**WORK INSTRUCTION:** In the entries below, find the line with "しょくぶつ・すくすくずかん (3) リンゴ" and the line with "Selling hot PP plastic ducting pipe". Reproduce those two lines and every line between them exactly, and nothing more.

**RECORDS TO PROCESS:**

▬▬▬▬▬▬▬▬▬▬

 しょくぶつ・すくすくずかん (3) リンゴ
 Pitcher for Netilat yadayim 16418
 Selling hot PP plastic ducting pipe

▬▬▬▬▬▬▬▬▬▬

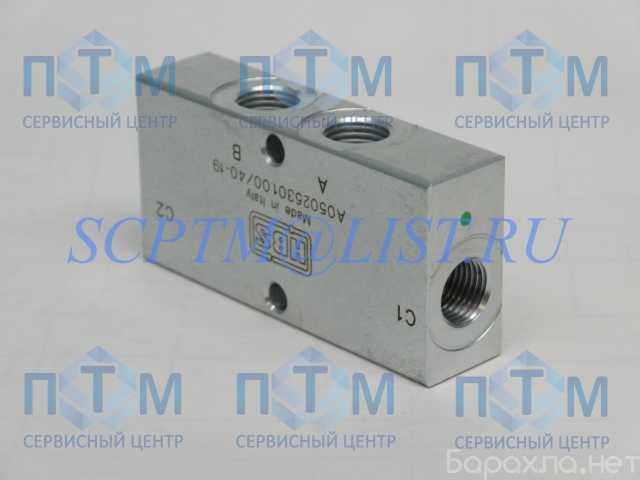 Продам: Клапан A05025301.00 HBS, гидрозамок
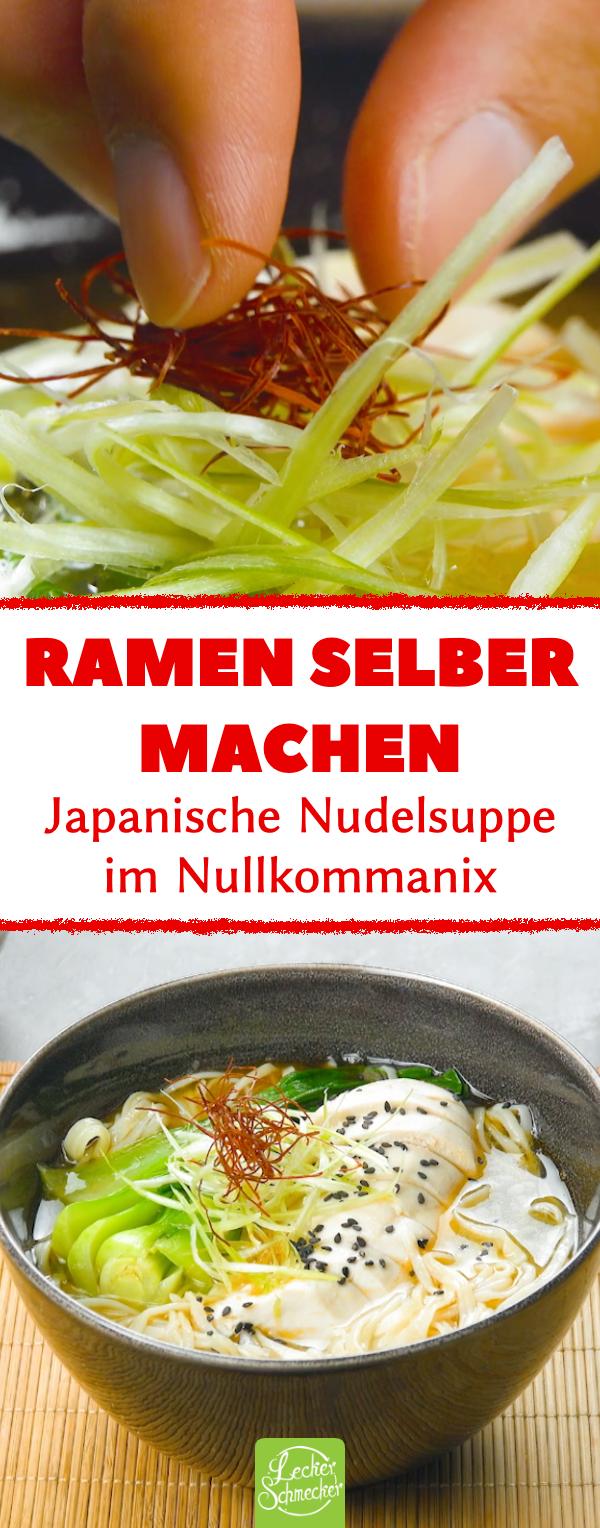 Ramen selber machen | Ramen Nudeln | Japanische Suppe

▬▬▬▬▬▬▬▬▬▬

**EXERCISE RESULT:**
 しょくぶつ・すくすくずかん (3) リンゴ
 Pitcher for Netilat yadayim 16418
 Selling hot PP plastic ducting pipe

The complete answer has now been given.